Para Dinovan Oliveira, membro da Comissão de Direito às Artes da OAB-SP, associar as obras em questão com nudez à pedofilia à erotização é exagero. "A liberdade de expressão artística é um valor fundamental, que deve ser defendida. Não consigo enxergar responsabilidade do MAM, que cumpriu sua obrigação ao orientar os visitantes sobre a existência de um nu."
A investigação
O Ministério Público do Estado de São Paulo (MPSP) vai investigar a divulgação na internet do vídeo, na semana passada, em que uma criança aparece interagindo com um artista que realizava, nu, uma performance no Museu de Arte Moderna de São Paulo (MAM).
Segundo Eduardo Dias, da Promotoria de Justiça da Infância e da Juventude (Setor de Defesa dos Interesses Difusos e Coletivos), o MPSP vai também investigar a responsabilidade do MAM na classificação indicativa da performance.
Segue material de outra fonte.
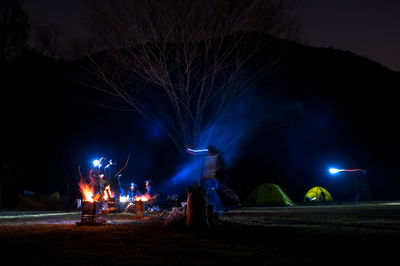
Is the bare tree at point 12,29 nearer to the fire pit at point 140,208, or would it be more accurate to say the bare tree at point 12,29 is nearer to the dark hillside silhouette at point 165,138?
the dark hillside silhouette at point 165,138

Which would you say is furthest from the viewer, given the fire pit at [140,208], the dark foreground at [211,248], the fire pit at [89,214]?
the fire pit at [140,208]

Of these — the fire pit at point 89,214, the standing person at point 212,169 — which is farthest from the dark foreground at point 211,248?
the standing person at point 212,169

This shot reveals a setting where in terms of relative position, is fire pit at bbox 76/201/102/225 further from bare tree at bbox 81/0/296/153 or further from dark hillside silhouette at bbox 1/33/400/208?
dark hillside silhouette at bbox 1/33/400/208

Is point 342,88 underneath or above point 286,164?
above

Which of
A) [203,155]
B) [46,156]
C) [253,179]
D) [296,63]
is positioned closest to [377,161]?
[253,179]

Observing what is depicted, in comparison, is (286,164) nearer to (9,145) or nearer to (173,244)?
(9,145)

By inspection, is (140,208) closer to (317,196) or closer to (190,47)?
(190,47)

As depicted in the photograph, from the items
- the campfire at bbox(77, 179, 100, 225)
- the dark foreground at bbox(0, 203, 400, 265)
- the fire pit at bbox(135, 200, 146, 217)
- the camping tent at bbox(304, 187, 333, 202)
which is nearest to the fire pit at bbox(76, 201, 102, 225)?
the campfire at bbox(77, 179, 100, 225)

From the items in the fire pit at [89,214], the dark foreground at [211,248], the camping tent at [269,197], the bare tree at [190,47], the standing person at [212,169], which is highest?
the bare tree at [190,47]

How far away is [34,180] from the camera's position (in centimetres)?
3344

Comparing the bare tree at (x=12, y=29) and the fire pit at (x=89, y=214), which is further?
the bare tree at (x=12, y=29)

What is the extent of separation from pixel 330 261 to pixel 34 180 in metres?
33.8

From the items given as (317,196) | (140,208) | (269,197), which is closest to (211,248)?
(140,208)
Quaisquer responsabilidades legais sobre a criança ou qualquer infração relacionada ao caso, porém, serão investigadas pela justiça criminal. "A identificação de quem é a mãe, se era ela que aparecia no vídeo com a criança, se estava no exercício regular da guarda, isso é feito pelo promotor do bairro onde mora a pessoa."
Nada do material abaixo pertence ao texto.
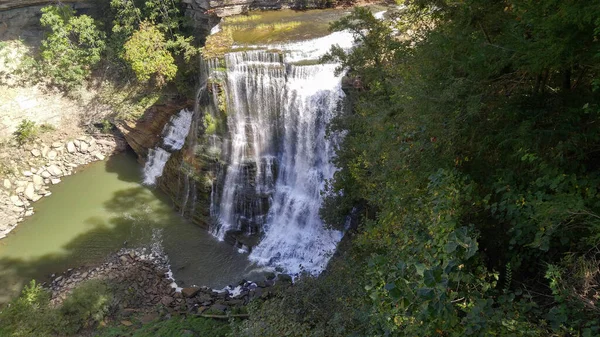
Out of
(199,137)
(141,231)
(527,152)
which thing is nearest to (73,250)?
(141,231)

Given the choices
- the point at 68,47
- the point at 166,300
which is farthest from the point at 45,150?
the point at 166,300

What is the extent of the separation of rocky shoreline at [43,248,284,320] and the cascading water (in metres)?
1.70

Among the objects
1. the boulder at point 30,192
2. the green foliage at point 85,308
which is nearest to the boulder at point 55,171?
the boulder at point 30,192

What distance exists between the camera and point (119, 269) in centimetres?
1302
"A nossa preocupação é fazer valer os direitos da criança e do adolescente", afirmou Dias, que citou o Estatuto da Criança e do Adolescente. "No que diz respeito a eventos de arte, o Brasil, desde 1988, adotou o sistema de classificação indicativa", explicou.
De acordo com o promotor, o que cabe ao órgão é investigar qual classificação indicativa foi adotada pelo MAM no dia do evento, que serviu de abertura de uma exposição na última semana. "Existe uma regra específica para eventos dessa natureza, como exposições de arte ou instalações, e ela é pautada pela autoclassificação, os curadores, examinando o evento, vão fixar a idade de acesso do público infantojuvenil."
"Se o evento for classificado como permitido para menores de 18 anos, os pais que assim desejarem podem levar os filhos", esclareceu ainda Eduardo Dias. "Dado o conceito de arte moderna, quem foi para lá talvez estivesse preparado para absorver o conteúdo, mas nem todos que receberam as imagens estavam prontas para entender aquela manifestação cultural."
O promotor vê como problema, além da classificação indicativa, a divulgação, por meio da internet, do vídeo em que a criança aparece. O órgão identificou alguns responsáveis pelo upload do vídeo, que não apagaram ou borraram o rosto da garota, e pediu a retirada dessas imagens. "Nós pedimos ao Facebook e ao Google (administrador do YouTube), denunciando os endereços das imagens, que elas sejam retiradas da internet."
Para ele, o que pode ser mais prejudicial para a criança é a exposição no meio virtual. "As imagens, numa veiculação desse porte, precisariam de autorização judicial", o que, segundo Dias, não parece ter ocorrido.